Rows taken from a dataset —

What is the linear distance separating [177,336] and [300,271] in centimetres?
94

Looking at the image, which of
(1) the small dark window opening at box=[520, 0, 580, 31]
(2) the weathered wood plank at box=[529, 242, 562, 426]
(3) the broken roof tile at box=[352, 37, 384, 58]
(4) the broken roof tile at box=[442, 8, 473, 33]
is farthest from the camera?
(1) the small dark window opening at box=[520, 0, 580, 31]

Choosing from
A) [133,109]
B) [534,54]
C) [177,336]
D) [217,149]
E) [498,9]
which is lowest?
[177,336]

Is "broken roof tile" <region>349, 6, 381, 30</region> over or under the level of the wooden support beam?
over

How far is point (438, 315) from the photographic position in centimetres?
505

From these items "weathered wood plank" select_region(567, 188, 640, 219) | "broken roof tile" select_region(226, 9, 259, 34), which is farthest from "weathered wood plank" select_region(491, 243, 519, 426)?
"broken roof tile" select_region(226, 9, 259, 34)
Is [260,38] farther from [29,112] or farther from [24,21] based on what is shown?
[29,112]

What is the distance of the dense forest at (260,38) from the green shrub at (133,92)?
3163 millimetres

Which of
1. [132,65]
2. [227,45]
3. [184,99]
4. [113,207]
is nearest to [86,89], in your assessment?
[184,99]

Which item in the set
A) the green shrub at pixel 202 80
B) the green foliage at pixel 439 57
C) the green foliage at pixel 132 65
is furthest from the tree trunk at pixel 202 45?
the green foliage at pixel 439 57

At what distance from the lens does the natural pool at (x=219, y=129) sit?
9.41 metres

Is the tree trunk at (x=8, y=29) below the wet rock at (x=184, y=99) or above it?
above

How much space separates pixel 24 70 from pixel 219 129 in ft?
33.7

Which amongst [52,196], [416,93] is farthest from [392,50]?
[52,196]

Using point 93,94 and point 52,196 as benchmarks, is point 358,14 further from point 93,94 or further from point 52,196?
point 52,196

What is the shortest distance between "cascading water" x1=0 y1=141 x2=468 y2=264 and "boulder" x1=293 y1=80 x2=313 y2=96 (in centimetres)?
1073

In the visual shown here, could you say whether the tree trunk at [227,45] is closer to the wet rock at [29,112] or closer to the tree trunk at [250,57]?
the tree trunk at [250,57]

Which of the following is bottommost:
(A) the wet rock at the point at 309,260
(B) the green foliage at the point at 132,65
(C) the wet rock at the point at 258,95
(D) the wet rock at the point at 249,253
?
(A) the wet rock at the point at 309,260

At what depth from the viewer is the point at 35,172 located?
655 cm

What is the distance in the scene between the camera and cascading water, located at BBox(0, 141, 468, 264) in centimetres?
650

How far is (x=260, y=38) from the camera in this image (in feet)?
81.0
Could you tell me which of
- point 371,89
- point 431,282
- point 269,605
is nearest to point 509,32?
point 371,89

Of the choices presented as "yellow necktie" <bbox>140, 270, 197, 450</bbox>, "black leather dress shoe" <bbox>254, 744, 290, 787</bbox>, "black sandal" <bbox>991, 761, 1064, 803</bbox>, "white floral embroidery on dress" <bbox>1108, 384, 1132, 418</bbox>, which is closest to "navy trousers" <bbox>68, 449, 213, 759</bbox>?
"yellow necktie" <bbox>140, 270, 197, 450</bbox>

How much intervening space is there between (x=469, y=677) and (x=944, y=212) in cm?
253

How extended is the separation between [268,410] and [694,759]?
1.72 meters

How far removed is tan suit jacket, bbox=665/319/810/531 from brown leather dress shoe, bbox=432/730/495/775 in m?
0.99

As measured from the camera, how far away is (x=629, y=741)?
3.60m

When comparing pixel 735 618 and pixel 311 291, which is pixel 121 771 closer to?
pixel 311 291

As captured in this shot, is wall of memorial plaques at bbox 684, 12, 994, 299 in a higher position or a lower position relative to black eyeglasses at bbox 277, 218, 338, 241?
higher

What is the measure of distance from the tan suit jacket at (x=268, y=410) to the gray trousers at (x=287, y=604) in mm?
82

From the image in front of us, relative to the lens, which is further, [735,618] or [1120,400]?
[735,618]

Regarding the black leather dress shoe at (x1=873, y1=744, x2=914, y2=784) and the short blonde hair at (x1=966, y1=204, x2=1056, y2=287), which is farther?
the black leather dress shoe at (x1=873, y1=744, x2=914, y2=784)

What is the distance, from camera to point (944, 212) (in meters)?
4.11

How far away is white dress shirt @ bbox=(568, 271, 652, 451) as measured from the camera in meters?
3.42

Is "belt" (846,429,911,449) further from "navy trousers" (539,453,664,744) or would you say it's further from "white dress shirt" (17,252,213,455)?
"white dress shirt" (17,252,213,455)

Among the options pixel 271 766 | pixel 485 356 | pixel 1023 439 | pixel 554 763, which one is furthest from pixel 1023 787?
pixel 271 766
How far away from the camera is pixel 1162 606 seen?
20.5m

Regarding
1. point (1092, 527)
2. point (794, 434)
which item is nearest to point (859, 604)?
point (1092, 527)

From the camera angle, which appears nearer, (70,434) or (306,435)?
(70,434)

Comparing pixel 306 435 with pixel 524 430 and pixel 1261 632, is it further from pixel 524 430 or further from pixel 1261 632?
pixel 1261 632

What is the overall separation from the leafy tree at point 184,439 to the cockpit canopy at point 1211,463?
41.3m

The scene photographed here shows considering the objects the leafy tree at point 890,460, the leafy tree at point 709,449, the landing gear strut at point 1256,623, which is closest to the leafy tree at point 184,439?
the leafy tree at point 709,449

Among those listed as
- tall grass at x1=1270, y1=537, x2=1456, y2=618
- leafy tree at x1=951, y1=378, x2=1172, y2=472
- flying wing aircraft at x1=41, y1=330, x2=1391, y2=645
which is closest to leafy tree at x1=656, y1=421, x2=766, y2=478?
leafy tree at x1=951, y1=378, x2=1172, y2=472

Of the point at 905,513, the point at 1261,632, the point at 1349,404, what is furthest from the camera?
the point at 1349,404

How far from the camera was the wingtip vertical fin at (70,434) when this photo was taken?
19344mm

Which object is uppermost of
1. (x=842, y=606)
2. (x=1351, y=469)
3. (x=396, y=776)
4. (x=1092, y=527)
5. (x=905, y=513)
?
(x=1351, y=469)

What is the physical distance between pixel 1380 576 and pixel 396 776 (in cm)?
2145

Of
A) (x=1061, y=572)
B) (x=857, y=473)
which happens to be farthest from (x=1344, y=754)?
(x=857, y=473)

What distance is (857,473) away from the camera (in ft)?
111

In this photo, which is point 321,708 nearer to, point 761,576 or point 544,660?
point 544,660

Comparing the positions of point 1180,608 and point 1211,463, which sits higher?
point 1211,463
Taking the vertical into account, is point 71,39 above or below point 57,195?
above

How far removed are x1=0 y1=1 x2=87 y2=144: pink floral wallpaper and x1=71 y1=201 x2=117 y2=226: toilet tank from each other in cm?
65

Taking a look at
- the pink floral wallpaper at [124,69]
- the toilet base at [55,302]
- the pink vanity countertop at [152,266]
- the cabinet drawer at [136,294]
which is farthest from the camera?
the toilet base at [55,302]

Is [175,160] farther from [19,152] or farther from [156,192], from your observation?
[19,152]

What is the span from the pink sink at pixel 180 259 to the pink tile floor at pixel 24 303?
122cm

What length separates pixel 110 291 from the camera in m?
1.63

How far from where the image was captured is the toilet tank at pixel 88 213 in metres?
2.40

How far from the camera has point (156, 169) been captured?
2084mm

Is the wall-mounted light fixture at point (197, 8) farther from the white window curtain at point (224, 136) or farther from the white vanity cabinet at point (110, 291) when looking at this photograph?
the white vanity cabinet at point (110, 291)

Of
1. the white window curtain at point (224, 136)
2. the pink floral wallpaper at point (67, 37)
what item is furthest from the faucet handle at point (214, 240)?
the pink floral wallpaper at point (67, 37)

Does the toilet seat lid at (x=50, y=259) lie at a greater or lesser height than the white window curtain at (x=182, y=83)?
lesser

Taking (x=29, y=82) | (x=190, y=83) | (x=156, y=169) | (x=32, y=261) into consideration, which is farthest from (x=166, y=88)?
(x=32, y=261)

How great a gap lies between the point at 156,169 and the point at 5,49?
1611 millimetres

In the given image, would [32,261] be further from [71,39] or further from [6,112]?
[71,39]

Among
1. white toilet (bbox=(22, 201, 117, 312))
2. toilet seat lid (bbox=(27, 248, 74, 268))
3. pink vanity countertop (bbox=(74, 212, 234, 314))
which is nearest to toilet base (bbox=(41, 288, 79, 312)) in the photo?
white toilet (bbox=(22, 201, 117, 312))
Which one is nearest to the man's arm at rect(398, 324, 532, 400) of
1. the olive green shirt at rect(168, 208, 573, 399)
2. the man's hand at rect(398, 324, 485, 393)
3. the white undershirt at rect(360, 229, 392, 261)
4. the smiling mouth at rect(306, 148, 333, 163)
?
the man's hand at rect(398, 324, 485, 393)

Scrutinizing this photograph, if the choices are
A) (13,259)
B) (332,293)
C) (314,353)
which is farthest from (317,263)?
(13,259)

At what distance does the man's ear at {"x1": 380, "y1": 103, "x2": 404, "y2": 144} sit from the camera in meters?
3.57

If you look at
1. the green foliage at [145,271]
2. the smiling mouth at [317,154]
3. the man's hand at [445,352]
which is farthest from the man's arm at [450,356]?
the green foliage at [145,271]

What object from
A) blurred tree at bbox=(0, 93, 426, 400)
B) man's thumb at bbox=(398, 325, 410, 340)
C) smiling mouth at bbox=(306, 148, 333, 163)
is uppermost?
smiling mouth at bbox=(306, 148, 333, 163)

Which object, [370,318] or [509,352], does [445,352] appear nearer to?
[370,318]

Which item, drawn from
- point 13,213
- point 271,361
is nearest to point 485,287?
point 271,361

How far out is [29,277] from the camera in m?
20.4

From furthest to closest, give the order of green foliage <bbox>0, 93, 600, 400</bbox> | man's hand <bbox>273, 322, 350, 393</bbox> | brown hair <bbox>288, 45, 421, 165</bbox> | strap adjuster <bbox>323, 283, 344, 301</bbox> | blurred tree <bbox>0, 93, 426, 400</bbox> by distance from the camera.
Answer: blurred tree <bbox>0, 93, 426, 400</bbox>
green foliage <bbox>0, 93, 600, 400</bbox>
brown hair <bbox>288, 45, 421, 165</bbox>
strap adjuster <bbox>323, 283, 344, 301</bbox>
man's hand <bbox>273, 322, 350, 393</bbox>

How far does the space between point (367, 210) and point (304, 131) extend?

The exercise —
Lay out the part of the records that opens with the line containing "Taking (x=29, y=82)" and closes with the line containing "1611 millimetres", both lines included, as a numbered list. Leave out any blank lines.

Output below —
1. Taking (x=29, y=82) | (x=190, y=83) | (x=156, y=169) | (x=32, y=261) into consideration, which is farthest from (x=166, y=88)?
2. (x=32, y=261)
3. How great a gap lies between the point at 156,169 and the point at 5,49?
4. 1611 millimetres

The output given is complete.